Brina Svit est née à Ljubljana, en Slovénie, et vit depuis 1980 à Paris. Elle a réalisé plusieurs courts-métrages et a écrit deux pièces radiophoniques pour France-Culture. Ses premiers romans publiés en France — Con brio et Mort d’une primadonna slovène — sont traduits du slovène dans la collection « Du monde entier » chez Gallimard. Avec Moreno elle, elle signe son premier livre en français, et écrit depuis chaque ouvrage deux fois : d’abord en français et ensuite en slovène. Son œuvre a été distinguée par plusieurs prix : le Prix du rayonnement de la langue française de l’Académie Française pour Moreno (2003), le Prix Maurice-Genevoix de l’Académie française pour Un cœur de trop (2006), prix Folie d’encre pour Coco Dias ou La porte Dorée, et le Prix littéraire européen Madeleine Zepter pour Une nuit à Reykjavík (2011). Avec Ljubljana, elle a participé à la très belle collection de livres sur les villes, lancée par la maison d’édition L’arbre qui marche. Ses titres sont traduits dans plusieurs langues, notamment en anglais, allemand, italien, grec, espagnol, hollandais, bosniaque…
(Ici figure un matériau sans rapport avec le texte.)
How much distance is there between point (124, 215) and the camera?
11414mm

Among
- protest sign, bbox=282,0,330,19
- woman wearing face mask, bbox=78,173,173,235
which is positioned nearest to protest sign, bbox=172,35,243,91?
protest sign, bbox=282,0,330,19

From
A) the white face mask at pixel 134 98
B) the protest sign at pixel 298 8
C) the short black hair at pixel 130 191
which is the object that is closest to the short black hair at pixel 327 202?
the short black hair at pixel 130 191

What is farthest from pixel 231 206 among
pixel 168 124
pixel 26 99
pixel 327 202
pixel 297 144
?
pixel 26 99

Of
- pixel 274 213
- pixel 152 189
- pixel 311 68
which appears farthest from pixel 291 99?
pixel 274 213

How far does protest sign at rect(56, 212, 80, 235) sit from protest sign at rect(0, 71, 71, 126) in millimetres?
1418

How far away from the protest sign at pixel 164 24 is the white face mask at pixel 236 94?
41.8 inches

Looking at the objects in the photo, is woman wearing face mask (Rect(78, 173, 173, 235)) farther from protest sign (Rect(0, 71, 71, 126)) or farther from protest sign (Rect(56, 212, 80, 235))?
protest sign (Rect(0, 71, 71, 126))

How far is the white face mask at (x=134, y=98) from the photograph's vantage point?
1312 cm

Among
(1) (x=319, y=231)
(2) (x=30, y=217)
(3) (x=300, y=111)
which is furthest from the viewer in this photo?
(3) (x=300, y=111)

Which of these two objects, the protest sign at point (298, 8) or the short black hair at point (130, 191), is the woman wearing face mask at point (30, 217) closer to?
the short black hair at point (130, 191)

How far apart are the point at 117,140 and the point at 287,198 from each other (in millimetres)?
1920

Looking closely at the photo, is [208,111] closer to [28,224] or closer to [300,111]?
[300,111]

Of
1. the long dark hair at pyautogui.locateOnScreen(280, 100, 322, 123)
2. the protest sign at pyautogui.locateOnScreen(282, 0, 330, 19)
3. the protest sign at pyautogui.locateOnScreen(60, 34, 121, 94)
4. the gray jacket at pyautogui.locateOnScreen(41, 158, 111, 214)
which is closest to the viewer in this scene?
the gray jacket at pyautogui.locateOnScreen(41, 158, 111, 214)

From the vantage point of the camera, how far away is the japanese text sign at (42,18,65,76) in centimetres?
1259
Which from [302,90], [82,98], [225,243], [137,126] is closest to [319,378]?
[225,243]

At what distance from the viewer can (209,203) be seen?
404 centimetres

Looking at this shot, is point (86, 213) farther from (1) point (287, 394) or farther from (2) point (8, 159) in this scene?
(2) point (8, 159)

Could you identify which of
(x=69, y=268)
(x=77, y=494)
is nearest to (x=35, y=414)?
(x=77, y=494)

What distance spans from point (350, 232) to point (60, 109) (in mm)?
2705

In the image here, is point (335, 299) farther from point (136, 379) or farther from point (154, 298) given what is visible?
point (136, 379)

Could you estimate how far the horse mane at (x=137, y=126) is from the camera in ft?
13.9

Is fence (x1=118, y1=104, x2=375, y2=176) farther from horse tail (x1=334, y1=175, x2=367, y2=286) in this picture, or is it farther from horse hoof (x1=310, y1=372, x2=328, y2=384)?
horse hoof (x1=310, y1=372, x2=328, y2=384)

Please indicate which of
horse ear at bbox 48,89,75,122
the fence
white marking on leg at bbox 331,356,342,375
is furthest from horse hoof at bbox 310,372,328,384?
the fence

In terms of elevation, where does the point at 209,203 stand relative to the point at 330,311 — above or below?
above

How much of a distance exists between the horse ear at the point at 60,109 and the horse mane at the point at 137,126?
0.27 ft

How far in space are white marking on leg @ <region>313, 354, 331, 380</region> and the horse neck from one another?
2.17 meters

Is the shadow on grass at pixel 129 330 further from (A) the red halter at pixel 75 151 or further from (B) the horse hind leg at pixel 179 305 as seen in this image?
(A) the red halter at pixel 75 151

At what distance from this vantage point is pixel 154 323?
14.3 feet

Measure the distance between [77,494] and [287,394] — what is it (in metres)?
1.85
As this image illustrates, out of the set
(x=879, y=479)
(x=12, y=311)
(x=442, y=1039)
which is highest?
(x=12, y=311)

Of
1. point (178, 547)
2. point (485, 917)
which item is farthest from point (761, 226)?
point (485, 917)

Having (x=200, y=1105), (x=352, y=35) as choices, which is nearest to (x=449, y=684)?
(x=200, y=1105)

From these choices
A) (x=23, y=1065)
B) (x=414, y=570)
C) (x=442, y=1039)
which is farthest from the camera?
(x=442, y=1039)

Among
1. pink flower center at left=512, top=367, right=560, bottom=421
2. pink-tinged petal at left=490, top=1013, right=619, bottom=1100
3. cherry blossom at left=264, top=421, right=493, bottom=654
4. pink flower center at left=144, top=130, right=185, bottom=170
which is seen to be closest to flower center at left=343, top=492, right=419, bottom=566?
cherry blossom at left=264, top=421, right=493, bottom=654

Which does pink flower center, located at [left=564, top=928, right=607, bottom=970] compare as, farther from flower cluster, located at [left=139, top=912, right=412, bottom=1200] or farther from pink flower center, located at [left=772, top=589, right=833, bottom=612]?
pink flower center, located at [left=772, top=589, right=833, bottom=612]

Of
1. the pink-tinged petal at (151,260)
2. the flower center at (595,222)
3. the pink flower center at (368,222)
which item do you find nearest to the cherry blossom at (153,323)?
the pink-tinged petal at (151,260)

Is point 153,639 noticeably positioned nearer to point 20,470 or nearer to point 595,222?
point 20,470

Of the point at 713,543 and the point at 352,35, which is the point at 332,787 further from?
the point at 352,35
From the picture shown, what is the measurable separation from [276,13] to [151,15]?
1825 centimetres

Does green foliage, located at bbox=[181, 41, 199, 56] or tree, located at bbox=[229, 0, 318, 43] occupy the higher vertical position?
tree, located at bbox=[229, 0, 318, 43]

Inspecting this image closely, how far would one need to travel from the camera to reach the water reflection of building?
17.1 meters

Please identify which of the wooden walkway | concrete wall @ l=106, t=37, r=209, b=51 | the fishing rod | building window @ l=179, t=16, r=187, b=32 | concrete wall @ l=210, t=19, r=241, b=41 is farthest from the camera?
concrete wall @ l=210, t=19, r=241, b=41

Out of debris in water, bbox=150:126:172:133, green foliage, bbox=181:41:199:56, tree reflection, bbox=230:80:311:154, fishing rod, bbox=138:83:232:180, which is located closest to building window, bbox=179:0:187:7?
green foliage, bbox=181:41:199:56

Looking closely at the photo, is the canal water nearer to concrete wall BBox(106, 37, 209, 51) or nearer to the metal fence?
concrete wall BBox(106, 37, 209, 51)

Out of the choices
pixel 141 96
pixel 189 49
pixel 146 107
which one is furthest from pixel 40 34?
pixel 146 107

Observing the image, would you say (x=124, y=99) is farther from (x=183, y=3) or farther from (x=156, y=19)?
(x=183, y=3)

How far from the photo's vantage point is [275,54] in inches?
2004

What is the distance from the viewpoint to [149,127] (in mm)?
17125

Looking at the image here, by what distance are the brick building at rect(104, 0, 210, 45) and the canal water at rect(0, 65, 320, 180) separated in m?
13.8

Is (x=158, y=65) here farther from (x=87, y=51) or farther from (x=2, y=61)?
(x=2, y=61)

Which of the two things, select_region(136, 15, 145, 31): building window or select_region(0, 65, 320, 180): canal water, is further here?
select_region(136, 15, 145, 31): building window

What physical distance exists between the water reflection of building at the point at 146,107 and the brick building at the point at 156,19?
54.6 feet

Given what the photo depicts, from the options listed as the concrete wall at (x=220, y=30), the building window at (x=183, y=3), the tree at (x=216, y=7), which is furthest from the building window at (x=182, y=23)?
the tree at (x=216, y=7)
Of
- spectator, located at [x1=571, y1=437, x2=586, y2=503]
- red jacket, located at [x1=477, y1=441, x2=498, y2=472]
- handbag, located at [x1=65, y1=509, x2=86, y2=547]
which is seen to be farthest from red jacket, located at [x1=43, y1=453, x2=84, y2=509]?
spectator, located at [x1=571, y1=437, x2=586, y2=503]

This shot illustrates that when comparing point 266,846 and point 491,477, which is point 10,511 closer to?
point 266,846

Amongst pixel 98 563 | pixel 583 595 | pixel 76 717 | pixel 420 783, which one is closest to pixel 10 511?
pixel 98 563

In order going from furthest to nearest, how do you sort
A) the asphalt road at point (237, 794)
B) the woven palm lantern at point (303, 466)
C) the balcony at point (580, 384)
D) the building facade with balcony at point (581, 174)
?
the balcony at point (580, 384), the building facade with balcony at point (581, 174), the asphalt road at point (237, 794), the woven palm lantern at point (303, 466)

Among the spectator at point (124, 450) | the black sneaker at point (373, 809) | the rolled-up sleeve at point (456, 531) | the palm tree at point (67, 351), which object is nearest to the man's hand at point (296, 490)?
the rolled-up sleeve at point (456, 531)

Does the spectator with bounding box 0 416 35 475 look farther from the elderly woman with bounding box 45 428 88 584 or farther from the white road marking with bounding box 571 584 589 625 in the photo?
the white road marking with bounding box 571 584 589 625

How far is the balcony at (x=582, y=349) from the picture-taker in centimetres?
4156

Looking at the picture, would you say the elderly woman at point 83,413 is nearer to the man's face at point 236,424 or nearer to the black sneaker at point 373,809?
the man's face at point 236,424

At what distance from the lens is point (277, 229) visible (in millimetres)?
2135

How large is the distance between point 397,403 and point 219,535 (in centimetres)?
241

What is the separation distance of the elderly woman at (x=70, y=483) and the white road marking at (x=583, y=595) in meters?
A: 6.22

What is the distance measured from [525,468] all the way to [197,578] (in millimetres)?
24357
«Ça y est, c’est fait, je n’écrirai plus sur le tango », annonce Brina Svit. « Et probablement, je ne retournerai pas à Buenos Aires non plus. » Pourtant, elle y revient une fois, la dernière. Pour danser, bien sûr. Pour retrouver ses amis slovènes, enfants de ceux qui ont fui le pays après la guerre. Et pour dire adieu à cette ville qu’elle a aimée passionnément pendant vingt ans. Elle flâne dans les rues, parle avec les chauffeurs de taxi, observe la ville qui n’est plus la même… Et le soir, elle va danser dans ces lieux de tango mythiques, avec leurs codes et leurs rituels qui eux, sont toujours les mêmes. C’est dans l’étreinte du tango, au cœur de ce récit empreint d’une douce mélancolie, qu’elle comprend peu à peu ce à quoi elle est venue dire adiós.